First time using a router...turned out great. If I can get to 10 posts, then I should be able to post pics.

Stained with General' Georgian Cherry Gel Stain...prob need a little of sanding to fix where it dried to light on edges (why? don't know...used a sanding sealer thinned w/alcohol).

Will be attaching a 3 1/2" base to the bottom of the cabinet (painted pine). 
Set the base 4" in on the from and flush on sides/back.

Is their a preferred profile to put on the base edge the cabinet will sit on?
Could just leave it and not worry about it...then I though about a simple round over (1/8"?)...maybe a beaded round over....

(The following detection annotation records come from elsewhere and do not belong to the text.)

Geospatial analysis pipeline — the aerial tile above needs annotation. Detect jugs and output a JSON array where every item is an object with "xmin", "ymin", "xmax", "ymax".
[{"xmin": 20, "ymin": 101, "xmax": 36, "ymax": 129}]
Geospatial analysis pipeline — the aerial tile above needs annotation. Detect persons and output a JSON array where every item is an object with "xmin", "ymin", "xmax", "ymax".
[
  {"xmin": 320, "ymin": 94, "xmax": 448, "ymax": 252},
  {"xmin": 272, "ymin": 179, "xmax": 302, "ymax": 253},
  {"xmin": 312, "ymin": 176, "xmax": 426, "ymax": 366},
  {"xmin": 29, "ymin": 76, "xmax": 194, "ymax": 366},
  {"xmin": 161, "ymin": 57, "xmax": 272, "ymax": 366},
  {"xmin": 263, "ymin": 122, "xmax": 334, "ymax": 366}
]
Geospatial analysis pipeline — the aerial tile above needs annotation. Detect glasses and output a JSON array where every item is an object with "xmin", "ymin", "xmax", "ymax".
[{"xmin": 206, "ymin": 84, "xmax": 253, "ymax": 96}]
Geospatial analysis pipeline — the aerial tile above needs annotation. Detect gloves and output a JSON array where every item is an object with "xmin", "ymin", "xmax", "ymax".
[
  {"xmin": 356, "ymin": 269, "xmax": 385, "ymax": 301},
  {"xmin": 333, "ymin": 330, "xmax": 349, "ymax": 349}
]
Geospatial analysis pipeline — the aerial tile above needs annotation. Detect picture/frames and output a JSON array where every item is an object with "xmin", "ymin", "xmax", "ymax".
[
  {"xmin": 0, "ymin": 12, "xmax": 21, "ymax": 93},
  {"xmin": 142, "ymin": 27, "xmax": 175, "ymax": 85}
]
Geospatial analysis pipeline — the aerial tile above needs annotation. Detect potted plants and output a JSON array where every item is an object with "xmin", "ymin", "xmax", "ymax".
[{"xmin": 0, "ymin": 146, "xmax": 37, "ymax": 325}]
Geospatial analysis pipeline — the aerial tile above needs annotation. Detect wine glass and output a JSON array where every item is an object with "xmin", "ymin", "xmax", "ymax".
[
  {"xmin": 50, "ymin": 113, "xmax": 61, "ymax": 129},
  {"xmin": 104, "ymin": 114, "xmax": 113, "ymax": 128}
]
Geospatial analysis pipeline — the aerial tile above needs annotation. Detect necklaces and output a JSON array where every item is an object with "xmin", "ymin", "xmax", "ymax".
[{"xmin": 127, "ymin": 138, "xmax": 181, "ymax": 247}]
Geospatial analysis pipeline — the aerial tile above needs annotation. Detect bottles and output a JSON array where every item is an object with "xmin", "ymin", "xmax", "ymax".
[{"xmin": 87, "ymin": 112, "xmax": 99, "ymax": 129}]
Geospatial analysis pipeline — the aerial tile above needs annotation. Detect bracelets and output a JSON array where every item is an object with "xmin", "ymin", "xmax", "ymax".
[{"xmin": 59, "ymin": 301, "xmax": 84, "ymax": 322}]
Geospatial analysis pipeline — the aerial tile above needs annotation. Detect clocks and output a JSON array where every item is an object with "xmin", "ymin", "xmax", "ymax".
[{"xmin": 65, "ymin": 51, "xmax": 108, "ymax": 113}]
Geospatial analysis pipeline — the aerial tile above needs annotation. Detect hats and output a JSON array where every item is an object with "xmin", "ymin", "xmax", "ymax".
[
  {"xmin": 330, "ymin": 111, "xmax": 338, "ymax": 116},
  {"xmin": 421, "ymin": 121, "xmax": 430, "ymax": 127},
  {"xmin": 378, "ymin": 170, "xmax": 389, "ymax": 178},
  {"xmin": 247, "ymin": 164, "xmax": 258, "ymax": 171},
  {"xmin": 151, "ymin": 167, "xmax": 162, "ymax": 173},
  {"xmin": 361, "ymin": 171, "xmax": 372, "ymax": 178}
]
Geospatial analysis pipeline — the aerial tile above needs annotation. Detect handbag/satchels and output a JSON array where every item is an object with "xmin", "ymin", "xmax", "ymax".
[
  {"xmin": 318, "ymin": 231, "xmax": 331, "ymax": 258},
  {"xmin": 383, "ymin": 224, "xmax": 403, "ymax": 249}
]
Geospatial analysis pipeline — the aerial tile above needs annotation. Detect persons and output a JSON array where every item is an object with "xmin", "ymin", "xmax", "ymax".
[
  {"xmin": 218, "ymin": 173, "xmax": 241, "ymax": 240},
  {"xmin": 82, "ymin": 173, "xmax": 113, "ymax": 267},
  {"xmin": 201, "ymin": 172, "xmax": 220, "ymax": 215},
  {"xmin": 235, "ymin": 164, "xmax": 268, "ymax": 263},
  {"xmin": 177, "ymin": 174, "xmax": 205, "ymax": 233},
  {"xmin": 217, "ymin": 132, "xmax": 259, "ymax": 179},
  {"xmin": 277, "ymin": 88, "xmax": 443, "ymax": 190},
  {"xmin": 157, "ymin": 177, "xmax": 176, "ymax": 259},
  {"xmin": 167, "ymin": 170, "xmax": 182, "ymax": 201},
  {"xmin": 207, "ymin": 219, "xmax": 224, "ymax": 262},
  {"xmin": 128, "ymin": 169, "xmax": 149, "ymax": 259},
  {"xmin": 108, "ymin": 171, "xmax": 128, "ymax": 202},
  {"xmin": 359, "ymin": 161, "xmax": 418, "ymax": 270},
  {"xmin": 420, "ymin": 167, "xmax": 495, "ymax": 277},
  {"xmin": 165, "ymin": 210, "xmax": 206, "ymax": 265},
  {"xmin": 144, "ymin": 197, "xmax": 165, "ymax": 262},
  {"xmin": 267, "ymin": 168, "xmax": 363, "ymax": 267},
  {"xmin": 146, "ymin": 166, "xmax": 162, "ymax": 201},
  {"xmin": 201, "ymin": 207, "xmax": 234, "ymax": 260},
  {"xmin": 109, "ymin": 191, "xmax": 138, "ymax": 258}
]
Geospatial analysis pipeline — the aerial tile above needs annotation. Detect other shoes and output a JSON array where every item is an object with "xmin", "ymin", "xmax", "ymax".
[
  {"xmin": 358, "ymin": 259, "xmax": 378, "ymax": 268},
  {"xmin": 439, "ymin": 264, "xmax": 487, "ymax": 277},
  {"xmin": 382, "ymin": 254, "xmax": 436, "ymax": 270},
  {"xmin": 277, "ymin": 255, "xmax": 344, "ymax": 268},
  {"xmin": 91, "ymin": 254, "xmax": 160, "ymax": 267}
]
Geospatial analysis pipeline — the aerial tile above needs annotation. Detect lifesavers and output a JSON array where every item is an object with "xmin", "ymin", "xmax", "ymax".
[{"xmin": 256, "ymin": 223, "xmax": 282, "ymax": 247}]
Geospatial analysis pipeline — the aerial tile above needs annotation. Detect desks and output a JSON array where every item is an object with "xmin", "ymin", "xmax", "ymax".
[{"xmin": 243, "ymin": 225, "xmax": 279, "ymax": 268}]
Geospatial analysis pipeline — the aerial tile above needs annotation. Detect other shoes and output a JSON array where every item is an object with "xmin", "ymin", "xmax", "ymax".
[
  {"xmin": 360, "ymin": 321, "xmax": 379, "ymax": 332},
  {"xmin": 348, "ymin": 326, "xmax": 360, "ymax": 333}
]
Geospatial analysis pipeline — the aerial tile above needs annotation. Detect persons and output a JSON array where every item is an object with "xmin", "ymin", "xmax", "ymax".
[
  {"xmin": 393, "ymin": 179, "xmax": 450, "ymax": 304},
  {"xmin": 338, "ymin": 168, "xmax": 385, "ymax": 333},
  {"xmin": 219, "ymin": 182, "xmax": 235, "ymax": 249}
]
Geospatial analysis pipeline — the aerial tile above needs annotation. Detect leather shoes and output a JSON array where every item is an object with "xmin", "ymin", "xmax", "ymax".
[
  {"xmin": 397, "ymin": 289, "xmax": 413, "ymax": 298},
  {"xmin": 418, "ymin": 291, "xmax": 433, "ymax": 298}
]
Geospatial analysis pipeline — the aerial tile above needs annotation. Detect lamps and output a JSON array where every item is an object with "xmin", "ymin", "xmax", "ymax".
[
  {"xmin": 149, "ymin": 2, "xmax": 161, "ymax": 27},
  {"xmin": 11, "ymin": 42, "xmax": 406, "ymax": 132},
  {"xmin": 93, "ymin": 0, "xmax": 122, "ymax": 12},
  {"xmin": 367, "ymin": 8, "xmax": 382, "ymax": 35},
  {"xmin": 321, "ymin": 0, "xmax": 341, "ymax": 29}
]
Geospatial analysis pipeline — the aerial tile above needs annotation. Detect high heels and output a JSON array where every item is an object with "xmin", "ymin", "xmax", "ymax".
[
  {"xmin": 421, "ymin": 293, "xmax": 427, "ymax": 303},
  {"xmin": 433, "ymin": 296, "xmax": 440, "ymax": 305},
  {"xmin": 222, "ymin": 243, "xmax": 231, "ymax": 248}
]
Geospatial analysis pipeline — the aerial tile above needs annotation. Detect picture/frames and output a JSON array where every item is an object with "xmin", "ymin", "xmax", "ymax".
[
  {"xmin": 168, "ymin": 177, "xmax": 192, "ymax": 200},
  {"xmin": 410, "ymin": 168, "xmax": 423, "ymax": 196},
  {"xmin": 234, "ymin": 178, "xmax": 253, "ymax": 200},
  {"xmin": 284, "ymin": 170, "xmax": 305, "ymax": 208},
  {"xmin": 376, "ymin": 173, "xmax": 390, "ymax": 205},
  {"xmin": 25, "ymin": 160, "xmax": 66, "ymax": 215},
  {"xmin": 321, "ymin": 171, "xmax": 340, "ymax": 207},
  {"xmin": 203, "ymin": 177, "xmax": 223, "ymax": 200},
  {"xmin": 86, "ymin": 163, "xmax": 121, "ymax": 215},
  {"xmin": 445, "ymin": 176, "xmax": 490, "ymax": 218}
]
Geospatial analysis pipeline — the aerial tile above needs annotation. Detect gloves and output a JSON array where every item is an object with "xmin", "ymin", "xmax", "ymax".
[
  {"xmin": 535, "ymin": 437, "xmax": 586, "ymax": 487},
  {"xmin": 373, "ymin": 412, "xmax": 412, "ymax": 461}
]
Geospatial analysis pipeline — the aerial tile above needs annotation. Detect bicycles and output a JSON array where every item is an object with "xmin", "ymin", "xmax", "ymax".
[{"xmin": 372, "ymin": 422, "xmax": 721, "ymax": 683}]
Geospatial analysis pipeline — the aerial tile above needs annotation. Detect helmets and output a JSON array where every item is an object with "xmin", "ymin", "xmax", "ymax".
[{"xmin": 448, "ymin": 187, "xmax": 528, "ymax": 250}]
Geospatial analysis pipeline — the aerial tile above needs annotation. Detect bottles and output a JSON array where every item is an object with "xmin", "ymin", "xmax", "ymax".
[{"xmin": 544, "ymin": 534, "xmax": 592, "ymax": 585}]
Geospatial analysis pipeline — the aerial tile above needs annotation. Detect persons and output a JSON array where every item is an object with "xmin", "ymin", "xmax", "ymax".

With the slight round over between the cabinet bottom and the base, thought it might create a recessed shadow line that would make it look interesting.


----------



## jlord (Nov 16, 2009)

Hi John, Welcome.
You can get to 10 posts in just a couple of minutes by going to the introductions forum & saying hi to a few more people. Then you can post a picture of your project. I think you can post a picture if it is saved on your hard drive. It will be loaded as an attachment to your post. You just can't post links yet until you reach 10.


----------



## ar_challenger (Feb 5, 2011)

*pics posted*

Got some pics uploaded to Picasa, hope it helps show/explain better...thanks for any advice. https://picasaweb.google.com/nnifjj/DrawerUnit?feat=directlink


----------